First of all, Zarrin [who plays Dr. Lily] is another amazing actor that I had cast before out of Toronto. She’s fantastic — I had worked with her about a year before. And just on a general note, I’m proud to be a part of a show that takes its responsibility for these things so seriously. It gives mental illness a voice and says it’s okay to not be okay. And again, we get to see these characters managing their problems instead of being a victim to them. So I was delighted to be able to do those things because you get to see a character who is taking the right steps and the right conversations to help manage mental illness. [The therapist’s office] is a little tiny set in the corner of the studio. Almost every episode after Episode 2 had a scene there up until maybe about Episode 7. We’d spend a few hours just shooting multiple takes of the actors experiencing that.

In addition to directing the first two episodes, you were also an executive producer for the rest of the series. I read that you were a non-writing producer; what did that entail?

So I direct the first two episodes and then I stay on with production and help the writing executive producers manage production. It’s a creative leadership role. The regular episodic directors manage their own shows, they direct their own shows, they deal with their own casting, and they do their own cuts. And I’m there to support them. Also, when there’s changes to schedule, or things that are reshot. I’m shooting stuff all the way through the end of the show. So every now and again, you’ll find little shots that I’ve done, and you would never know. And it involves post production, [like] editing and sound. I’ve done the job of producing director a few times, but I’ve also seen it done by a lot of other producing directors that I’ve been a guest director on. And I can say the ingredient to it is actually quite hands off. The episodic directors are in control of their domain; they direct their own episodes. I’m there to make sure that they’re supported and fill in the blanks.

Were there any scenes that changed significantly or had a lot of reshoots?

That scene in the driveway with Ginny and Marcus was actually [shot] about four or five months later because it started to snow. We originally had it scheduled in December to shoot it, and halfway through, it was just dumping snow. So we came back in, I think probably April, and put fake fake fall trees and leaves in the background and then we shot the scene. But otherwise … There are things that are adjusted and improved, the timing is changed or the wording of things can be changed. But for the most part, this show went from script to screen in a very linear straight ahead.

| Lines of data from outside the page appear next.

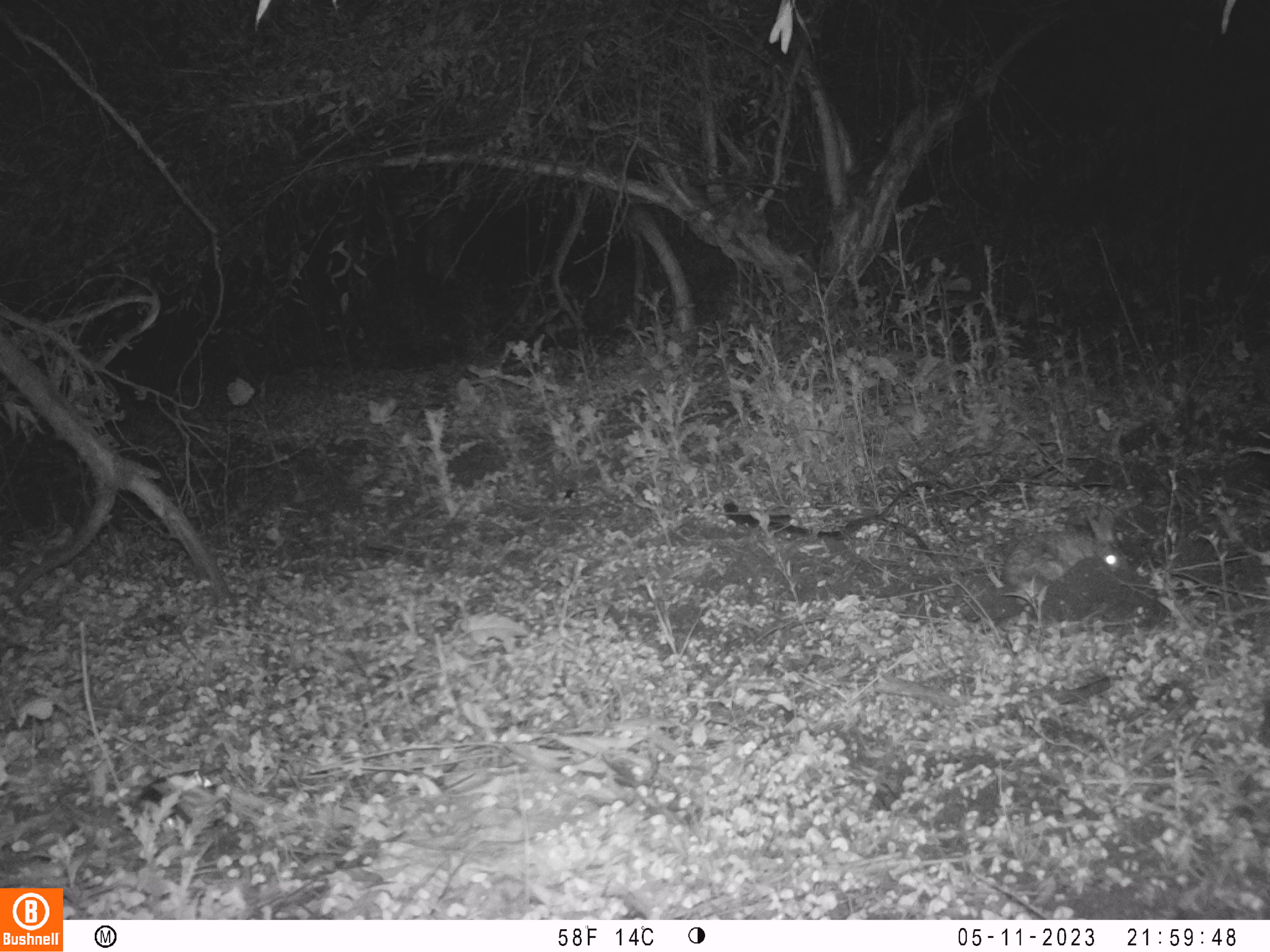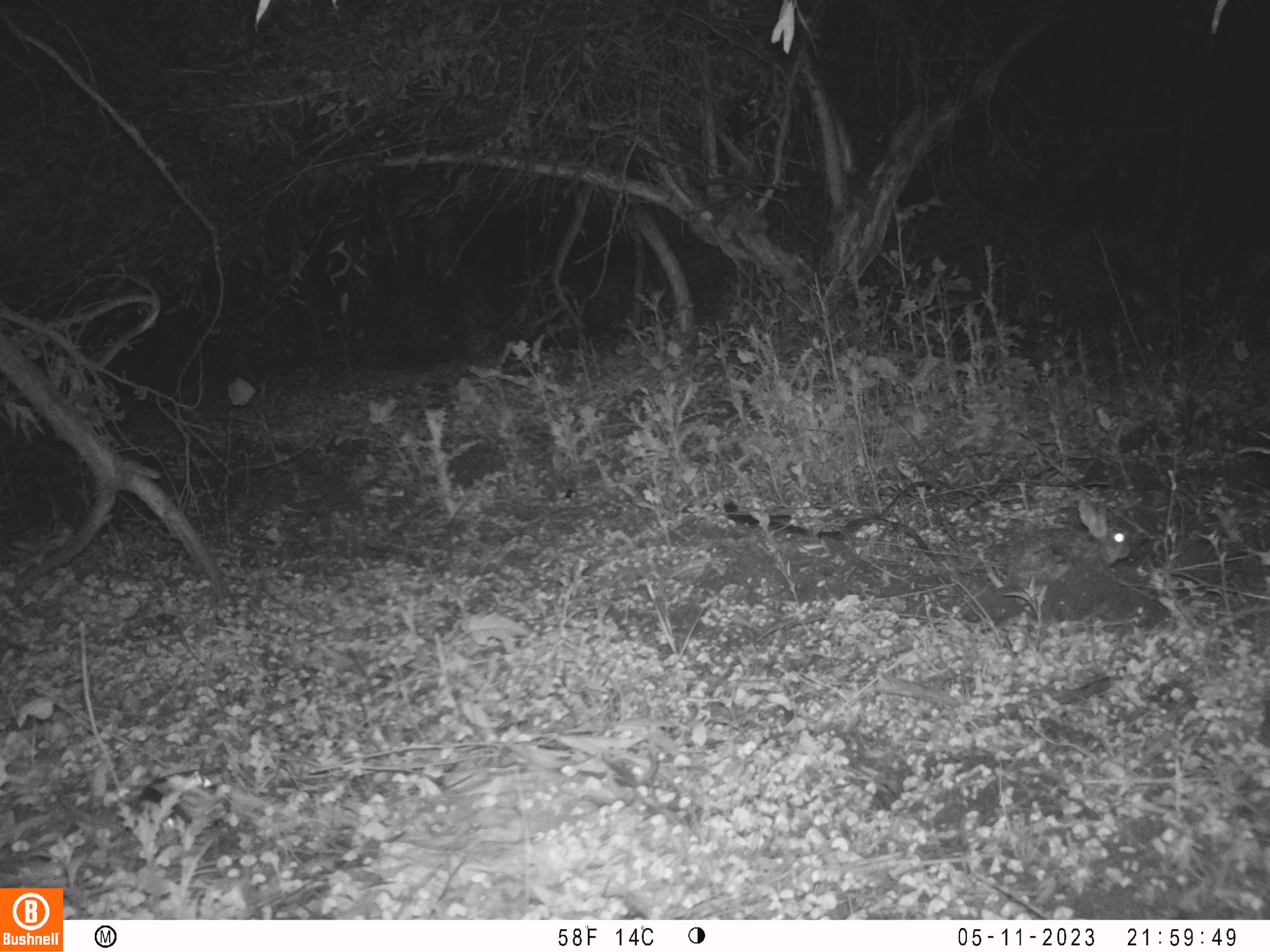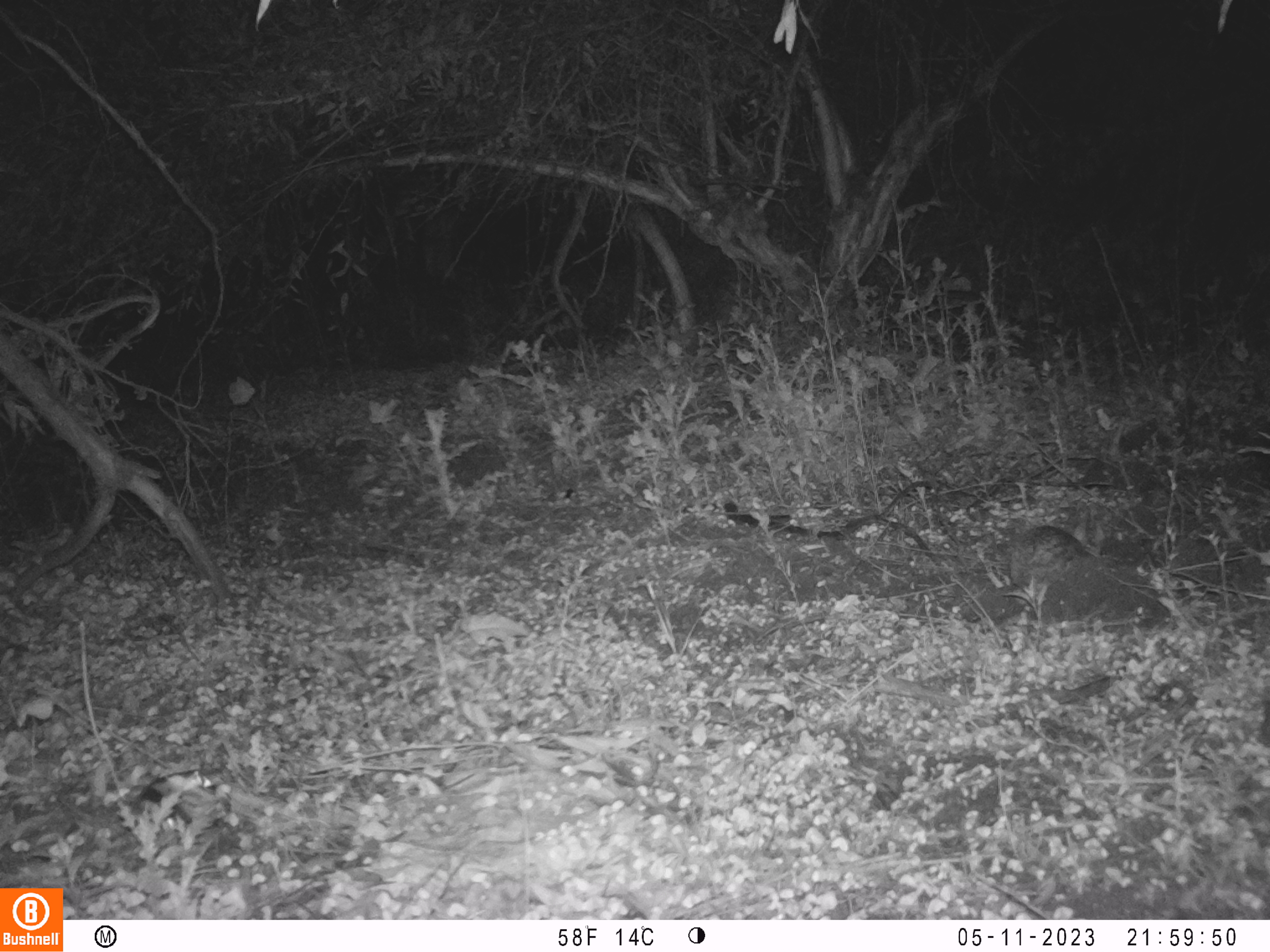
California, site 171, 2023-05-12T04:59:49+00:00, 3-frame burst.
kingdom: Animalia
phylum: Chordata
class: Mammalia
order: Lagomorpha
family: Leporidae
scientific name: Leporidae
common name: rabbit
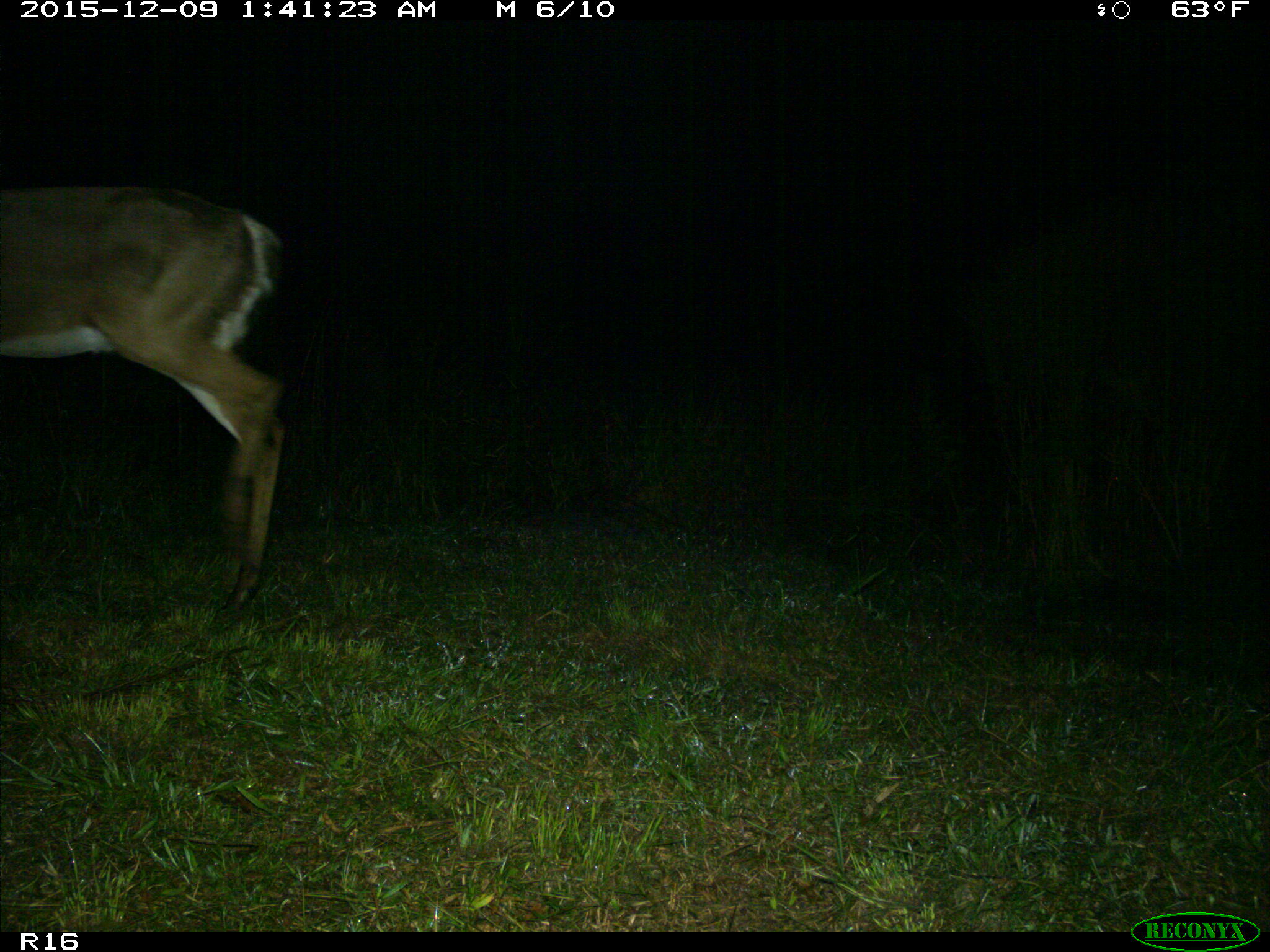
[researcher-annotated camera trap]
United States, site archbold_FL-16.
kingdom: Animalia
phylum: Chordata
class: Mammalia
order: Artiodactyla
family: Cervidae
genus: Odocoileus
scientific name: Odocoileus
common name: deer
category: unidentified deer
Unidentified deer (deer) (Odocoileus).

The crazy thing that people don’t realize when you see the show is that we shot this all in COVID times. The moment the camera cut, the actors would put on a mask over their face and then they would get scurried off to another room where they’re isolated from everyone else. Everyone on set wore masks, and at times we were wearing glasses or goggles; every morning we’d come and get tested. 

Finally, if the show is (hopefully!) renewed for Season 3, would you return as a director?

I would love to. The reach of the show is just amazing. It’s one of those where, from my 13-year-old nieces to people I went to high school with to people in their 50s or 60s, people reach out and say, “Oh, I watched this show, and I loved it.” It just has such a great audience. I’m delighted by the responsibility this show took to that, and I just love the intrinsically diverse world that it creates. And I’m really proud to be a part of it. I do know for sure that these writers have a very clear plan for where the show will go. So, you know, stay tuned!

Brooke Palmer/Netflix © 2022

Here’s hoping we get that Season 3 confirmation very soon! Seasons 1 and 2 of Ginny & Georgia are streaming now on Netflix.

Note: Interview responses have been edited for length and/or clarity.